Creative Writing: Introduction to Poetry

English 1530
Section 01
Grace Gardiner
Strickland 309

In 13th century Persia, poet and theologian Jalāl ad-Dīn Muhammad Balkhī, known in the West as Rumi, wrote the following lines:

"Out beyond ideas of wrongdoing and rightdoing,
there is a field. I’ll meet you there.

When the soul lies down in that grass,
the world is too full to talk about.
Ideas, language, even the phrase each other
doesn’t make any sense."

In this course we will set out as a community to enter Rumi’s “field” and talk together through the thorny yet fulfilling question, what makes a poem a poem?, focusing on craft and aesthetic components including line, imagery, sound, meter, form, shape, diction, voice, and point of view, as well as shifts in cultural and historical assumptions and definitions of these components.

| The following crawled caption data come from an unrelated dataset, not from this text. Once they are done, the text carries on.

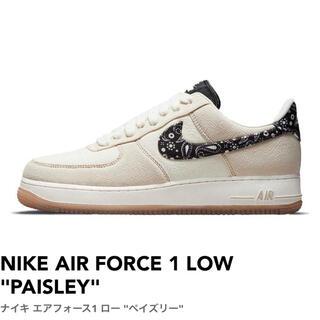 NIKE - NIKE AIR FORCE 1 07 PAISLEY エアフォース ペイズリー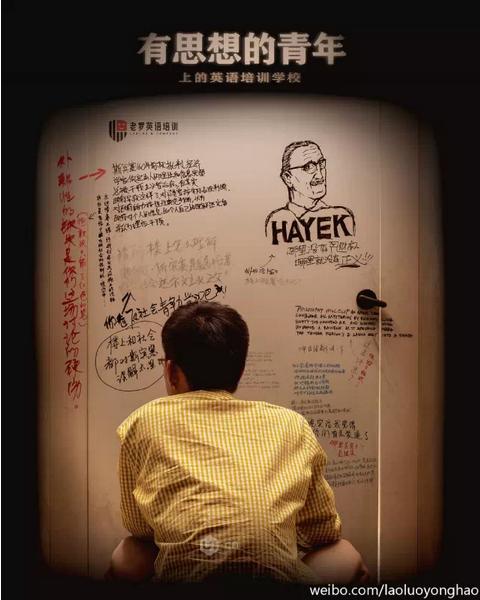 线下招生海报鉴赏 各大机构的招生海报套路学习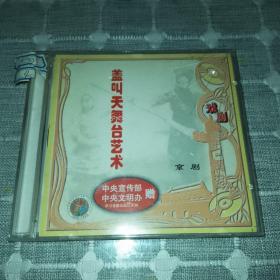 盖叫天舞台艺术VCD,2碟京剧,新中国舞台影视艺术精品选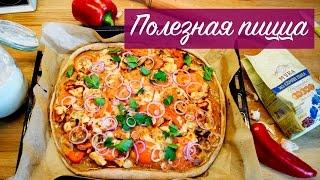 Полезная пицца с льняной мукой. Очень вкусный рецепт!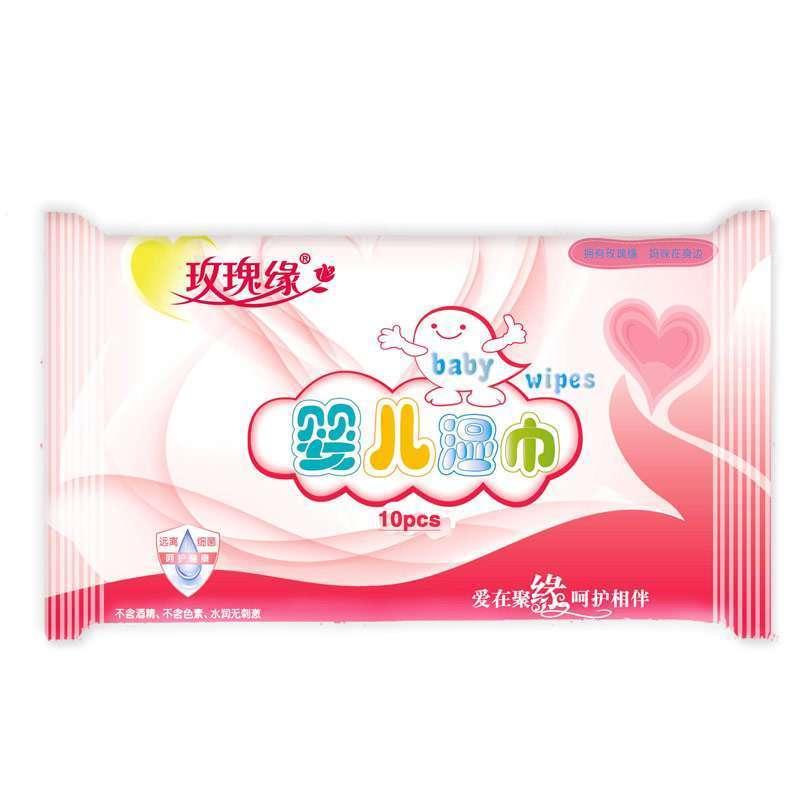 玫瑰缘 婴儿湿巾 10片启封*10包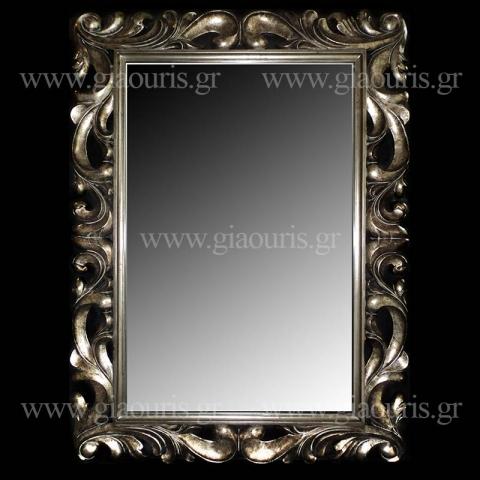 Καθρέπτης 3053-SG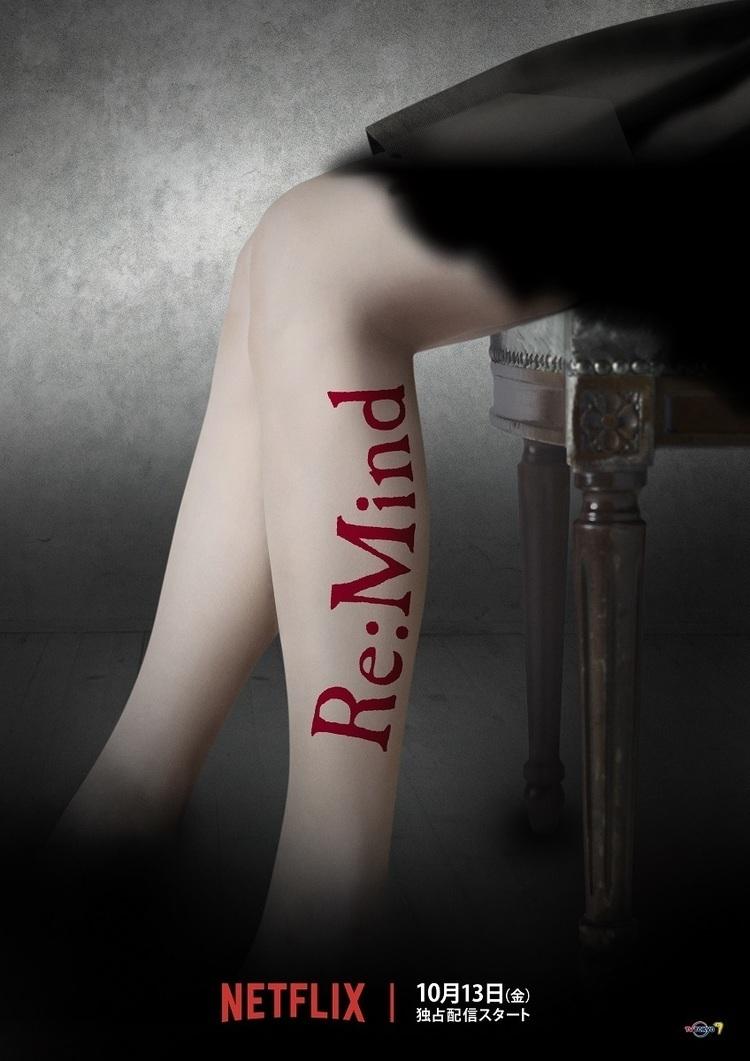 Re:Mind, Netflix series, TV Show poster image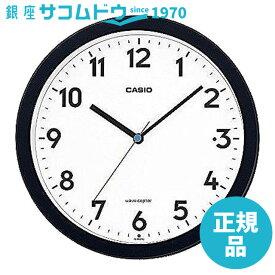 CASIO CLOCK カシオ クロック アナログ 電波 置き掛兼用時計 夜見えライト IQ-860NJ-1JF [4549526196379-IQ-860NJ-1JF]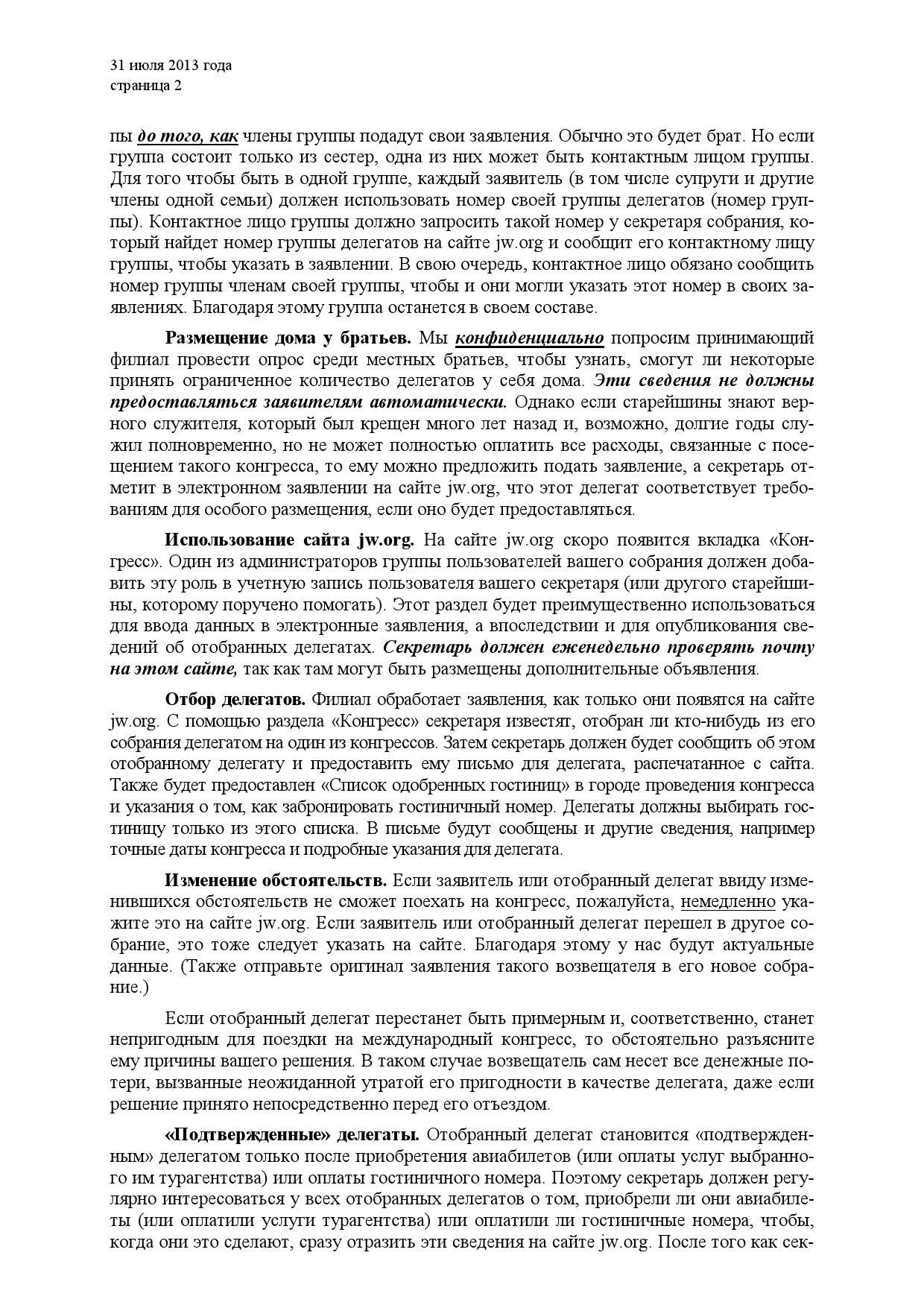 L-20130731-U-Ru-CSC (размещение делегатов, конфиденц.запросы)___000002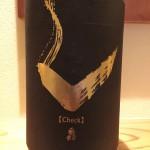 広島県・亀齢 限定特別純米酒  金 「西垣昌弘」杜氏渾身の一本が届いてます。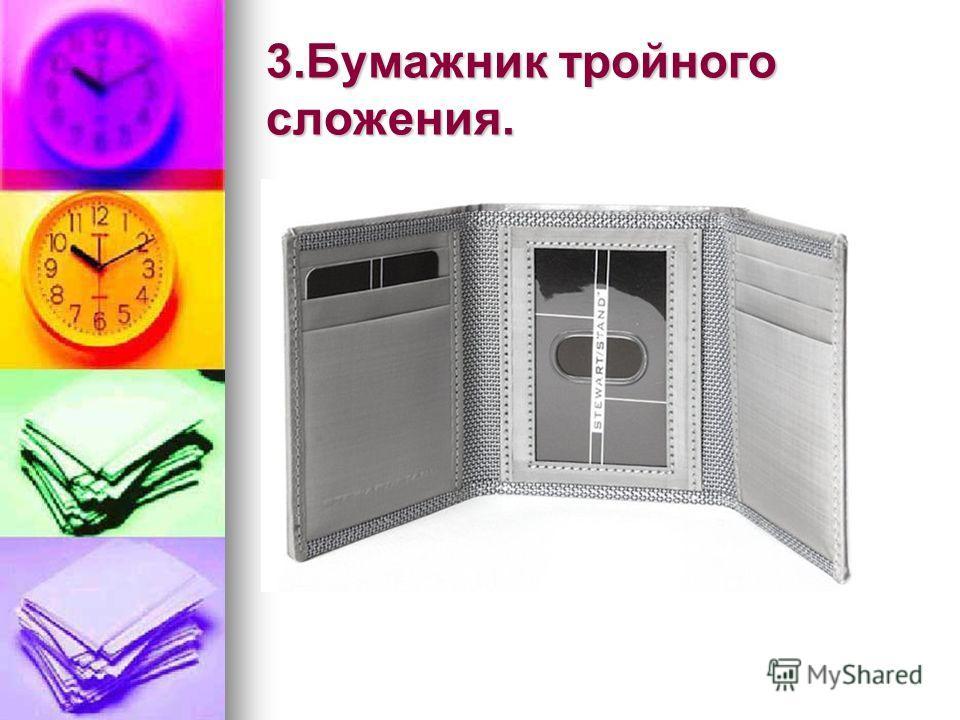 3.Бумажник тройного сложения.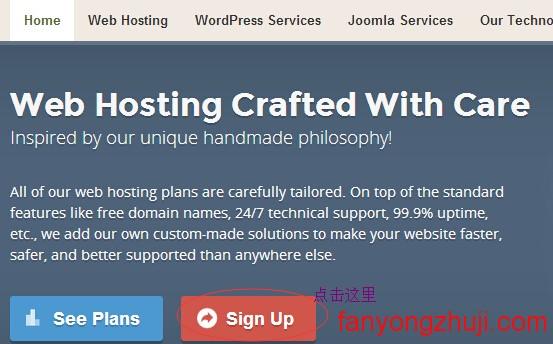 siteground-host-signup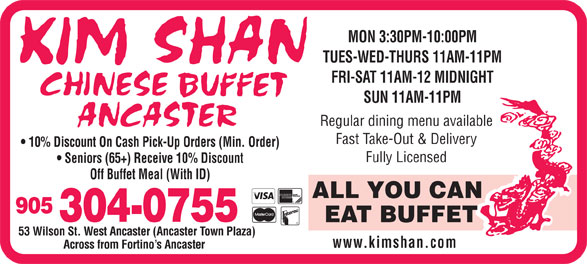 Ads Kim Shan Chinese Buffet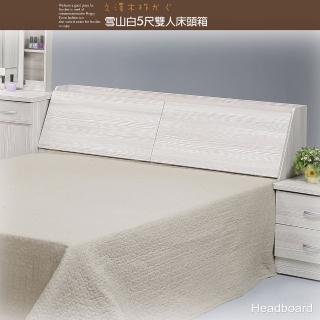 【久澤木柞】ZM雪山白5尺雙人床頭箱/床頭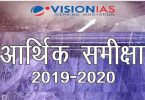 VISION IAS Economic Survey ( आर्थिक समीक्षा ) Notes in Hindi Download PDF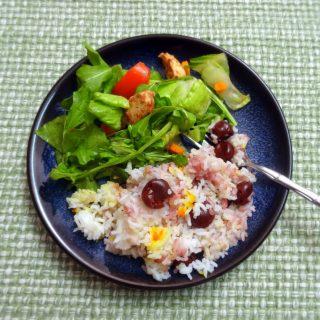 Persian Saffron Rice with Sour Cherries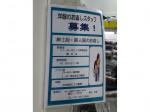 銀の糸 イトーヨーカドー大井町店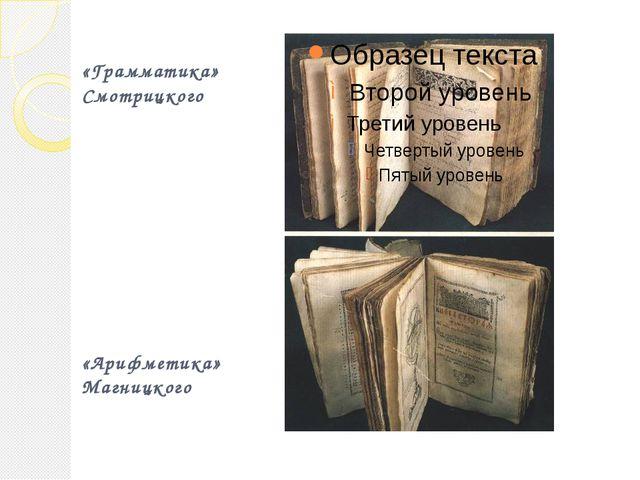 «Грамматика» Смотрицкого «Арифметика» Магницкого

To support these strands of immersive inquiry, we will use as our guide a variety of both creative and critical writings by a diverse range of past, contemporary, domestic, and international authors as well as your own original pieces in workshop. Possible texts include Bettering Books’ Bettering American Poetry anthologies as well as excerpts from essays published in LitHub, The New Yorker, The Atlantic, Los Angeles Review of Books, and The Writer’s Chronicle, and on the Academy of American Poets’ and Poetry Foundation’s websites.